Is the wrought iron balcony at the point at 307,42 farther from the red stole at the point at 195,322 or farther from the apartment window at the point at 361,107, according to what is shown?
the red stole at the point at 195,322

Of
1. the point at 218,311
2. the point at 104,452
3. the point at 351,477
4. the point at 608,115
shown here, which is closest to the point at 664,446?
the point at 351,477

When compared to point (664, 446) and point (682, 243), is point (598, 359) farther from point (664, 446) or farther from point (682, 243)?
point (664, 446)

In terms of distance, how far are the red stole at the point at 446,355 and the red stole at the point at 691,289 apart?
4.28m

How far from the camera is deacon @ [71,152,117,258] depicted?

Written instruction: Copy all of the rows above, replacing "apartment window" with "shop window" and leaving everything else unchanged.

Answer below:
Is the wrought iron balcony at the point at 307,42 farther from the red stole at the point at 195,322 or farther from the shop window at the point at 361,107, according to what is shown?
the red stole at the point at 195,322

Of
1. the point at 218,311
2. the point at 104,452
3. the point at 351,477
4. the point at 608,115
shown here, which is closest to the point at 664,446?
the point at 351,477

When compared to point (664, 446) and point (682, 243), is point (598, 359) farther from point (664, 446) or farther from point (682, 243)?
point (664, 446)

In terms of distance, how far are the red stole at the point at 446,355 and the red stole at the point at 691,289 apart?
4.28m

How far from the camera is deacon @ [71,152,117,258] depicted?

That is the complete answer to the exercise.